In April 2017, Trump ordered the ‘Mother of all Bombs’ to be dropped on an ISIS complex in Nangarhar province, Afghanistan. The political benefit was palpable: 92 ISIS militants were killed, a figure often cited by the president in subsequent rallies and press conferences. A fortnight ago, the President ordered an airstrike that killed Qasem Soleimani. Less than ten days later, at a campaign rally in Wisconsin, he devoted a chunk of his speech detailing the fallout of the strike, while lambasting Democrats for not fully supporting the military action.
And yet there are countless examples of Trump looking to pull back from costly and often deadly feuds abroad.He took American allies by near total surprise when he abandoned Kurdish forces and withdrew US troops from northeast Syria – a move described by The Economist as a ‘greenlight for Turkey to go after the Kurds, who bore the brunt of the US-led campaign against ISIS and lost 11,000 fighters in the process’. The President has even gone as far as saying the US ‘should never have been in Middle East’.
It is perhaps lazy to assume that the President’s only foreign policy motivation is domestic political benefit, but beyond that the objective is less discernible. Can a president really be for ‘bringing our boys home’ while also dropping bombs and ordering assassinations abroad?

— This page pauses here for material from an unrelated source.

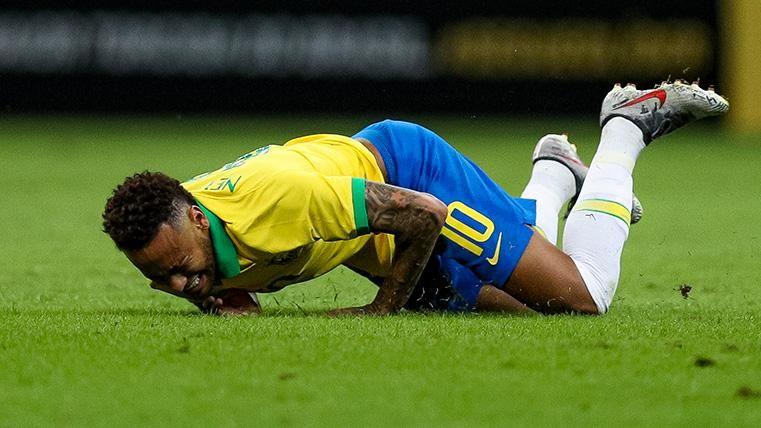 El gafe de Neymar continúa: Se lesiona en un amistoso y se perderá la Copa América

Between a rock and a hard place
As Britain plots its proud new place on the world stage, there is much work to be done. Brexit is often considered a political and regulatory challenge and opportunity, but rarely viewed through a foreign policy prism. Thought of in terms of Britain’s international place, Brexit is kaleidoscopic.
On services regulation, we want the freedom to diverge with the European Union and align ourselves closer to the Americans.

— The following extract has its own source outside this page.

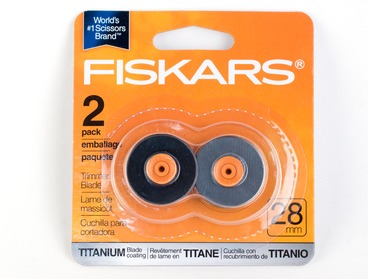 Fiskars 28mm titanium replacement blade 2-pack.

On fishing and farming, we want to be proudly British, breaking free from the shackles of the Common Agricultural Policy and set our own rules for our land and waters.
But what role do we want to play in Iran? Elsewhere, will we join the Belt and Road Initiative like Italy, or firmly rebuff it at the insistence of Washington? Will we embrace the prospect of the greater Chinese investment associated with allowing Huawei access to the UK’s 5G infrastructure network, or will doing so ‘sour relations with the US’?

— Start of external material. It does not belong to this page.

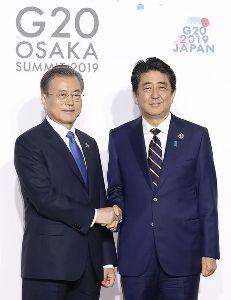 krwjpy - 韓国 ウォン / 日本 円 握手の後、有効なパンチをはなしましたね。手はお膝で静かに観戦します。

Those truly global challenges outscale even Brexit, and pose a more fundamental challenge to Britain’s future place on the world stage. In seeking to answer many of these questions, we may find that we are caught between a rock and a hard place.
A Free Trade Agreement with the United States remains one of the standout jewels in the Brexit crown, and this President could hardly be more enthusiastic about doing a deal with our Prime Minister. Facing re-election in November, there is a clear and obvious incentive for the White House. And yet Downing Street, the Foreign Office and the International Trade department must have all the balance, craft and guile of a ballerina in driving our trade negotiations while occasionally standing up to the Americans on foreign policy disagreements.
Iran has proven a perfect microcosm of a dilemma that will play out ad infinitum in 2020 and beyond. This week, we chose to be European, and stood alongside the French and Germans in triggering a dispute mechanism in the Joint Comprehensive Plan Of Action in relation to Iran. Under the mechanism, the Joint Commission (which is made up of representatives from every signatory) will have 15 days to review the situation. The future is uncertain.
Boris Johnson is seeking to be the aforementioned ballerina. He wants to build a traditional transatlantic bridge between foreign policy in Washington and Europe. If the JCPOA is flawed and to be scrapped, it must be replaced by a comparable agreement, he argues.
There is no sign of that being a popular viewpoint in Washington, but the prime minister could have taken a step closer to answering the Editor’s question: What’s the plan? Trump is a man who prides himself on deal making. If the JCPOA is to be scrapped, he might position himself as the foremost leader to negotiate a new and improved deal signed with his seal of approval or he could recline further from the international stage – go big or go home.
Bridging the divide between Europe and Washington would represent a monumental foreign policy and diplomatic victory for the Prime Minister. It would plant a proud British flag firmly on the world stage.